Katie: Yeah, I do wanna go deeper on which ones to pick. And I love that you brought up, you know, just because people make claims like 800% more of something, I mean, that may sound great in marketing, but we also have to go, “Do we actually need 800% more of this thing?” Like, often there’s a standard dose that’s the most effective and it’s just, like, you know, water boils at 212 degrees. It doesn’t get more boiled if you get it hotter. You know, we don’t always need more of it. It might be ineffective or I would guess at some point a lot of things can become harmful. Just because they’re good in a certain dose doesn’t make them good in every dose. I’m curious, just on a personal level or what you recommend, if you cycle supplements. This is something I started doing with the recommendation of a doctor from Switzerland, who said, “Don’t do anything every single day.” Like, don’t ever give your body an input every day. So do you do that as well? Do you cycle what you take?

Shawn: Hundred percent. I 100% agree with that. I think that would not make sense to chronically overuse something. I mean, if you even think about drugs and the way they work, like typically they inhibit some enzyme, and they work for a week or two weeks, and you can kind of keep inhibiting that enzyme, getting that benefit. Let’s say it’s that Cox-2 inhibitor, like with non-steroidal anti-inflammatories like ibuprofen. But if you use it every single day, then your body comes to expect that, and then your body tries to maintain homeostasis, getting back to some version of normal. So it’ll find a way through, over, under that blockage of that enzyme, and then you start running into all the side effects because it’s trying to get your body back to what it thinks is normal.

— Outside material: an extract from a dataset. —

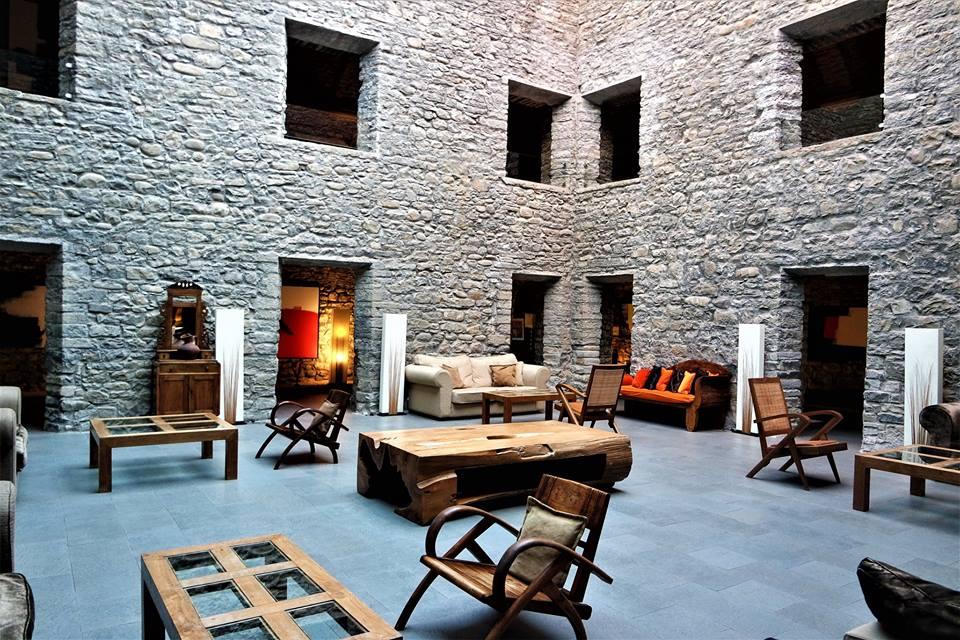 Claustro del hotel Monasterio de Boltaña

So yeah, if you do something too chronically, it can actually work against you. I definitely agree with that. I think it’s most ideal to do that. And you get different benefits from different things. Like, with the adaptogens that we were talking about, you know, there’s things like Maca, Rhodiola, Ashwagandha, Ginseng. And what’s cool is, they’re like the most storied herbs in, like, each culture. Like, Maca down in South America, Asia, with Ginseng, Russia, Rhodiola, India, Ashwagandha. But to get the most benefits, like you’re saying, it’s usually in those first few weeks. So I like to just cycle through them and continue to get the resilience benefits. But, you know, not, like, have my body become too dependent on it and then, therefore, have no more positive benefit. So, yeah, I totally agree with that.

Katie: Okay. I love that. So then let’s go deeper on how do we know what supplements we need? And I guess a piggyback question to that would be, what are you personally taking right now or personally excited about right now?

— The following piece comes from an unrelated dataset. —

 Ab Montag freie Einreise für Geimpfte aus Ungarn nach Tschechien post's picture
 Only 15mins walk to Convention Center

Shawn: Okay. All right. So, my top supplements, number one is probably surprising to people, but it’s Berberine because I believe so much in metabolic dysfunction. Berberine is something that is a glucose disposal agent. And of all the drugs in anti-aging in the longevity field, everyone knows Metformin. And Metformin has been shown to help people live two to two-and-a-half years longer that are already healthy. I’m not even talking about diabetics. Diabetics, it can be a game-changer. But Metformin is a drug and causes some B12 deficiency, also has been recalled recently by the FDA for being tainted. Berberine has been shown to be as good as if not better than in head to head studies to Metformin. And then there’s a version called dihydroberberine that I patented, that’s about five times more bioavailable, and doesn’t have the GI distress associated with Berberine or Metformin because your body has to convert at the gut Berberine to dihydroberberine, so you’re just taking the active form. And then in the plasma, it actually converts back to Berberine again. But you’re taking that active form, so you can take much lower doses, don’t have the GI distress, and you’re getting all these longevity benefits. So most of us are insulin resistant to some degree, glucose-intolerant to some degree. But even people that have low hemoglobin A1c, low resting blood glucose still see benefit. The lower you can push it down, the better, honestly. So that’s the big one. That’s where I’m starting. I do believe in taking, like, a quality multi that has Coenzymated B vitamins. That means, again, kind of like what I was saying with dihydroberberine, they’re already in their active form. So they don’t have to be converted.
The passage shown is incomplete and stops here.